Chocolate producers have traditionally used the beans from cocoa fruit and disposed of the rest. Food scientists in Switzerland have come up with a way to make chocolate using the entire cocoa fruit rather than just the beans and without using sugar.
According to the Chocolate, developed at Zurich’s prestigious Federal Institute of Technology by scientist Kim Mishra and his team includes the cocoa fruit pulp, the juice, and the husk, or endocarp.
The key to the new chocolate lies in its very sweet juice, which tastes, “very fruity, a bit like pineapple” Mishra said.
This juice has 14 per cent sugar, is distilled down to form a highly concentrated syrup, combined with the pulp and then, mixed with the dried husk, or endocarp to form a very sweet cocoa gel, which when added to the cocoa beans to make chocolate, eliminates the need for refined sugar.Mishra’s sees his invention as the latest in a long line of innovations by Swiss Chocolate producers.
In the 19th century, Rudolf Lindt, the owner of the famous Lindt Chocolate accidently invented the crucial step of “conching” the chocolate –rolling warm cocoa mass to make it smooth and reduce its acidity – by leaving a cocoa mass mixer running overnight, resulting in mouth-watering smooth, sweet chocolate.Mishra was partnered in his project by KOA, a Swiss start-up working in sustainable cocoa growing. KOA’s co-founder Anian Schreiber believes using the entire cocoa fruit could solve many of the cocoa industry’s problems, from the soaring price of cocoa beans to economic poverty among cocoa farmers. The traditional system of chocolate production, in which farmers in Africa or South America sell their cocoa beans to big chocolate producers based in wealthy countries as “ unsustainable”. “Without
this commodity trade of colonial goods, Switzerland could never have become the land of chocolate. And cocoa is no different from any other kind of colonial goods. They all came from slavery.”
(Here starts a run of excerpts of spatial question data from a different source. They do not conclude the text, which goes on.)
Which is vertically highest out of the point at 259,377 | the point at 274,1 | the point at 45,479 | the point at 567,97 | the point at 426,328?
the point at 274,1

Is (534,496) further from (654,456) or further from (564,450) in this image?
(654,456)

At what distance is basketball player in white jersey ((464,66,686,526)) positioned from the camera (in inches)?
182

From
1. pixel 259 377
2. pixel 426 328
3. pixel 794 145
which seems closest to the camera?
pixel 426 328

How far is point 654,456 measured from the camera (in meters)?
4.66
To those who point out that Switzerland never had any colonies of its own, chocolate historian Letizia Pinoja counters that Swiss mercenary
soldiers policed other countries’ colonies, and Swiss ship owners transported slaves. Geneva is hub for commodity trade, and since the 18th century Cocoa was reaching Geneva and then the rest of Switzerland to produce chocolate. Switzerland’s chocolate industry makes 200, 000 tonnes of chocolate each year, worth an estimated $US2bn.